パフォーマンス(成果)が出ているからといって、健康であるとは限らない。

例えば、東京五輪でメダルを確実視されていた水泳の池江選手が突然白血病と診断されたのは記憶に新しい。

また私の前職であるコンサルティングの世界でも、第一線で活躍するコンサルタントがハードワークのためにある日突然身体や心を病み、戦線離脱する場面を何度も見てきた。

この様にパフォーマンスと心身の健康は別物であり、パフォーマンスが出ているからと言って、必ずしも健康であるという因果関係は成立しない。

しかし悲しいかな、逆に健康が原因でパフォーマンスが損なわれるということは容易に起き得る。

組織にも必要な健康管理

同じ議論を組織に当てはめてみる。

組織におけるパフォーマンスとして一番わかりやすいのは、利益や売上といった経営指標(業績)だろう。

好況下では業績ばかりが注目され、組織は楽観ムードになり、組織の健康管理(公平性、透明性、人間関係、風土改革等)が蔑ろにされやすい。

これは若者が健康に気を遣わないのと似ているかもしれない。

しかし成果がもたらす昇給やボーナス、安定した雇用に隠れて蓋をされていた健康面の不安が、何らかのきっかけで離職率や人間関係の悪化という形で表面化するのは想像に難くない。

注目を浴びる健康経営

興味深いのは、昨今この企業の健康に対する注目が高まっている点だ。

戦略系コンサルティングファームとして有名なマッキンゼーからは、"Organizational Health(組織の健康)"に触れた書籍が発行されている

2022年1月には、MIT Sloan Management Reviewに"Toxic Culture Is Driving the Great Resignation(有害な企業文化が大量離職を招く)"という記事が寄稿されている。

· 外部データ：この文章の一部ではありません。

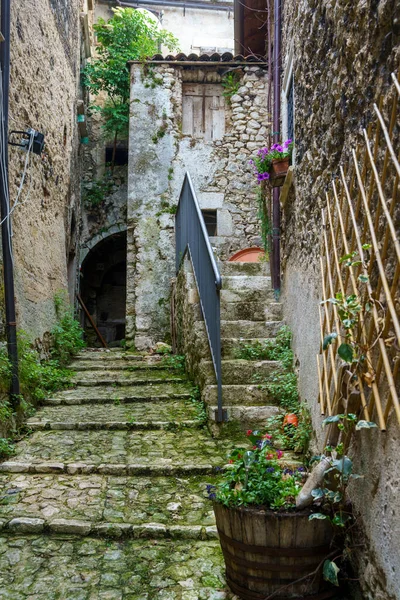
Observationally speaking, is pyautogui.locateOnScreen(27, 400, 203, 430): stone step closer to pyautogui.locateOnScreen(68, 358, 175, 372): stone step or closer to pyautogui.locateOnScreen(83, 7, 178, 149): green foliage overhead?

これ以外にも、離職の主な原因に業績面ではなく企業文化(健康面)が挙げられる調査は少なくない。

おそらくこの背景には、SDGs経営に対する外部圧力やZ世代の台頭による働き手の価値観の変化等があるだろう。

つまり今の時代、個人も組織も健康に意識を向けなければ、最終的にそのツケがパフォーマンスに回ってくるということだ。

健康指標を目標に組み込む

新年に入り、2022年の目標を立てた人も多いのではないだろうか。

また日本だと4月から始まる新年度に向けて、経営方針や経営計画を策定している会社も多いと思う。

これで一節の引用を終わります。